AW: It was incredible — the olympic nature of the process we put upon Patrice. Her mind was always working on some level throughout both processes, including super-tactical things like learning the plays and the blocking. My sense is that once we moved into the theater, once we could run the entire evening and for Patrice to feel runboyrun as well as In Old Age — I mean, she transforms 25 years during one 18-minute intermission! Loretta and I, I think, planted seeds that led to flowers that bloomed.
LG: This is a Lear. It’s big, so we’re kind of in awe of what she’s doing. What she does is the kind of transformation you can only find in the theater.
LJ: What didn’t you know about these plays before you directed them that you know now?
LG: Because Mfoniso is so specific, and because she knew and trusted that we were going to give her what she wanted, I think it allowed for us to say, OK, this moment is filmic — can we figure out how to manifest it a different way?
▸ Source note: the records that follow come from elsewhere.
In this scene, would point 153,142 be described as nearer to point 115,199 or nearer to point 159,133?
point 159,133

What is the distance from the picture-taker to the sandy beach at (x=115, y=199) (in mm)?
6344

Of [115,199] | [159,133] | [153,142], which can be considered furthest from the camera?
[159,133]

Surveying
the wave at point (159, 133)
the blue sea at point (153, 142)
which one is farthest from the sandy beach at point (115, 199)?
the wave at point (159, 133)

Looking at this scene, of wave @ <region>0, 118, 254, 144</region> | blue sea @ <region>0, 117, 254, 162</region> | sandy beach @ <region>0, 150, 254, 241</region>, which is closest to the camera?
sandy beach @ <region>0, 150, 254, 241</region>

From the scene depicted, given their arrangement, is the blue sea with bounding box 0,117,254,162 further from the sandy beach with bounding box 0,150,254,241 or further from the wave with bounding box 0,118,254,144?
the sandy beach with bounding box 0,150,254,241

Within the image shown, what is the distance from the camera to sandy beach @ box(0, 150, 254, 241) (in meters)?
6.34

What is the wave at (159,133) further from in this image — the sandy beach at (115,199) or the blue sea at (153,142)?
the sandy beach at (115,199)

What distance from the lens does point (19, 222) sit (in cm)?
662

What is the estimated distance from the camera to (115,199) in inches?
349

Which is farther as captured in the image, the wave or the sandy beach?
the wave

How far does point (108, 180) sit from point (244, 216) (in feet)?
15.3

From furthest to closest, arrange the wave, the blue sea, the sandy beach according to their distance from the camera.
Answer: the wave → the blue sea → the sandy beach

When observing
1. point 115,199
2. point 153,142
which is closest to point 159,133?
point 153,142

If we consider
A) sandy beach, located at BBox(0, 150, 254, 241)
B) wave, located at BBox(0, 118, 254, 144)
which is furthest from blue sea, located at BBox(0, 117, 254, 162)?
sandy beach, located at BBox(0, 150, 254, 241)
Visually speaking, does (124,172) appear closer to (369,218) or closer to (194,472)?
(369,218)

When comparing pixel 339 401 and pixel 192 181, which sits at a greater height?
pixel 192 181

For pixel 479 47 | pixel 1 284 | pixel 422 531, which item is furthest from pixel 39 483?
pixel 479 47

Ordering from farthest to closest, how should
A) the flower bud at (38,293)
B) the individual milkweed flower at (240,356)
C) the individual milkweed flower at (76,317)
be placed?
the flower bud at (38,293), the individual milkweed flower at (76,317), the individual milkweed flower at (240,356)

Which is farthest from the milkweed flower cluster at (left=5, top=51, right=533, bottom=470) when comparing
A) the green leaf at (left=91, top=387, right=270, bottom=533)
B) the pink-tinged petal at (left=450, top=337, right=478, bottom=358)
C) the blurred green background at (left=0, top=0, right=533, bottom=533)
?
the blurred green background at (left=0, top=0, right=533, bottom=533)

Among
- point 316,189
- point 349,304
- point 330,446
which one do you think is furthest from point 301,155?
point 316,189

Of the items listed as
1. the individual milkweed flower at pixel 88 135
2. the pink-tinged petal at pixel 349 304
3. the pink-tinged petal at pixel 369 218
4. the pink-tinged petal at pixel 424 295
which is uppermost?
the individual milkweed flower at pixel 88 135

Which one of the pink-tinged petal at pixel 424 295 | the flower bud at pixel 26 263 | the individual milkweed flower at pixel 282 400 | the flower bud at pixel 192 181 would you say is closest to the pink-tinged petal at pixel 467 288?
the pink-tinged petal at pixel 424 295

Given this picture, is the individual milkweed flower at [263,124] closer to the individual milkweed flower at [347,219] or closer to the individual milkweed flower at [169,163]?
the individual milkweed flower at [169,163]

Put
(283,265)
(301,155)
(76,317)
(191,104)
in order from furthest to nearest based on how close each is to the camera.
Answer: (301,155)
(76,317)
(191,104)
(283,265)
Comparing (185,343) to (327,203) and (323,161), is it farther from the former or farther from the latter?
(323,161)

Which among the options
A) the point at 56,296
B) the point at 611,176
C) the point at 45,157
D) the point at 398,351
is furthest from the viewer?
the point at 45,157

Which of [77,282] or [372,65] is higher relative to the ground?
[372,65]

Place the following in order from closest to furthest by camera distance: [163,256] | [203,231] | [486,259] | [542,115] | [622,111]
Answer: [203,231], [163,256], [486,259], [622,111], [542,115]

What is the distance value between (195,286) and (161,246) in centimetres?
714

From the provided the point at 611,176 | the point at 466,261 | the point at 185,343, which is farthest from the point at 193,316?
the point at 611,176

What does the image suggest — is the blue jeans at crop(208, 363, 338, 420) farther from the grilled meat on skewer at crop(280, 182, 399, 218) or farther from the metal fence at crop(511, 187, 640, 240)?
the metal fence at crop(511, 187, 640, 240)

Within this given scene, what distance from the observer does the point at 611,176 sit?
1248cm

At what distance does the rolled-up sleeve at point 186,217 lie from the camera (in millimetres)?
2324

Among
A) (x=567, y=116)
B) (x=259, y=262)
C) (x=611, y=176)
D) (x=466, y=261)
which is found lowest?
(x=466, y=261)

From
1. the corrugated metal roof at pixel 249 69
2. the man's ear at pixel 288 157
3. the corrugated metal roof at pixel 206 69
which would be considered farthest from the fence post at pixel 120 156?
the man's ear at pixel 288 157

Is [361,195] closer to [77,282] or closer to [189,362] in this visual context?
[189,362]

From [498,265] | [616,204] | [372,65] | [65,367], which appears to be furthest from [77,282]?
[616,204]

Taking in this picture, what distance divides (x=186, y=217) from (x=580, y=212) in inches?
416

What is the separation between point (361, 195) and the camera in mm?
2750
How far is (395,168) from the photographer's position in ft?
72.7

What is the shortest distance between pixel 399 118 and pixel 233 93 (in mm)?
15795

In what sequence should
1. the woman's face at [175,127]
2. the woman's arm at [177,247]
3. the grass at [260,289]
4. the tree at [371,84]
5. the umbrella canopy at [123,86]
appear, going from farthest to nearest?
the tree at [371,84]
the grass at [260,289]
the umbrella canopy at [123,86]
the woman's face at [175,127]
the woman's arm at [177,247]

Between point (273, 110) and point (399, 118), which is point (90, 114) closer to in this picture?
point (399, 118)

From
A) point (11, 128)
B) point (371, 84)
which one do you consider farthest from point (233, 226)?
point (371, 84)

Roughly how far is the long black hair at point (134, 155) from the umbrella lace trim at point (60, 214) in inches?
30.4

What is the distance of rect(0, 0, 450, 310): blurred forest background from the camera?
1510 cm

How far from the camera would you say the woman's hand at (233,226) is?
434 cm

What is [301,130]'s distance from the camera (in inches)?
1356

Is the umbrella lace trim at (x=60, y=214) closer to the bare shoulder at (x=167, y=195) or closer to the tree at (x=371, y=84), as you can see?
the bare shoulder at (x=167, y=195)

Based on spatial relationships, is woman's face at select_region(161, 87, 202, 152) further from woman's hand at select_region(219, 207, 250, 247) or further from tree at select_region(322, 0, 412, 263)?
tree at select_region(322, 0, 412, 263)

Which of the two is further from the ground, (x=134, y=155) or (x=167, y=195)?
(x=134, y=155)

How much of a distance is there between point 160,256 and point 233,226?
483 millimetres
Can we show you what it might be? Mfoniso has talked about runboyrun as the “relentless play” of the cycle; rarely do you see, at the center of a play, a protagonist at that level of trauma for that long. It’s one thing to see it intellectually, I mean, but finding the actor who can fulfill that emotional viability of Disciple is another. Getting in the room and trying to reach that real depth of trauma as it manifests in the play was a beautiful process but one where we didn’t have all the answers all along. I had to calibrate other moments so the trauma of Disciple was authentic. Chiké [Johnson] is an extraordinary actor. I didn’t know Disciple’s trauma fully until I started to work with him.
AW: This idea of precision is a powerful one in these plays, and Mfoniso is 100 percent a precise writer. For In Old Age, the precision of her musicality and, really, the relationship between Disciple and Abasiama was there to be discovered. It helped to clarify the thing that is so deceptive about In Old Age, in that it’s really a four-character play — Abasiama, Azell, Disciple and the floors.
LJ: What one question would each of you ask Abasiama if she were a real person?
LG: Oh my, that’s a difficult question. I think I’d ask, “Did you feel it was all worth it?” One of the things about the play is the reminder that parents inherently give selflessly so their children can have something better. For Abasiama, for this immigrant family from Nigeria, I think she thought she’d become educated and go back to Nigeria. She stays for her kids.
AW: This question makes me think of Adia and Clora [from Udofia’s Adia and Clora Snatch Joy] and women ancestors who appear to kind of look over their children. I’d ask her “How are they doing?” I’d really like to know.